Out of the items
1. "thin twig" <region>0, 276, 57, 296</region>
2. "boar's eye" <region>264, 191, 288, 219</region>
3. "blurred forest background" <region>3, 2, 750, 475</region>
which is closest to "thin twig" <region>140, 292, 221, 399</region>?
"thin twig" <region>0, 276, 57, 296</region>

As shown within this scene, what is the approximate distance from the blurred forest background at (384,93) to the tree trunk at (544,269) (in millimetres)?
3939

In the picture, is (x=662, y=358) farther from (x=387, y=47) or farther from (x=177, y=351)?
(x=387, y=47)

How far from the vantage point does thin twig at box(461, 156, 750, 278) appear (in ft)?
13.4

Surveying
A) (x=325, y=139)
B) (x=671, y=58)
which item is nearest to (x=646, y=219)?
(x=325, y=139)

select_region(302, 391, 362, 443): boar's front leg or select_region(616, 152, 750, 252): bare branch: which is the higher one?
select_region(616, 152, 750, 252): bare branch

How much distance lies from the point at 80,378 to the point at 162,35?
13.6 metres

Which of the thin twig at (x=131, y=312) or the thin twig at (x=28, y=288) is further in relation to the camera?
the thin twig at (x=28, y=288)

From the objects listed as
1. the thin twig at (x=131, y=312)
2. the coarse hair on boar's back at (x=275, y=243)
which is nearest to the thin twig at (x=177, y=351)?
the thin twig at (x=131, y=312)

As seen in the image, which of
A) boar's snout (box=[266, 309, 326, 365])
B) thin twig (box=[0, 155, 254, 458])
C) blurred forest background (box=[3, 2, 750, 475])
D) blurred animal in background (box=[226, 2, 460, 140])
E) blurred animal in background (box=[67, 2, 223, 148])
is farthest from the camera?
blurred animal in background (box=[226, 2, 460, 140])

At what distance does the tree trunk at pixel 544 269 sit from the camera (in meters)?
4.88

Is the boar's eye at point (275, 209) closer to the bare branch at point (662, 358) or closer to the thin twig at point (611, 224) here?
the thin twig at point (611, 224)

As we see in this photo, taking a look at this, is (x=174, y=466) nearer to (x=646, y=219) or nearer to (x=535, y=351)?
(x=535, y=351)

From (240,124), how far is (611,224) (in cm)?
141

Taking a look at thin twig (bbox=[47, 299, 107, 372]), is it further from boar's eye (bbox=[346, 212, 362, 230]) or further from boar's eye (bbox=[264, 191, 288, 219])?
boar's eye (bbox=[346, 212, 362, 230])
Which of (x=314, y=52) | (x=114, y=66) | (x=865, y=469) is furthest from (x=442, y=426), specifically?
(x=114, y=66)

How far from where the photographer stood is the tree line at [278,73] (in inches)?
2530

━━━━━━━━━━━━━━━━

## [Written instruction]
Copy out, in full, each line of the data above that contains the word "point".

## [Solution for this task]
How far from the vantage point does thin twig at box(461, 156, 750, 278) appear (in ft)?
How much distance lies from the point at 80,378 to the point at 162,35?
Is the boar's eye at point (275, 209) closer to the bare branch at point (662, 358) or closer to the thin twig at point (611, 224) here?
the thin twig at point (611, 224)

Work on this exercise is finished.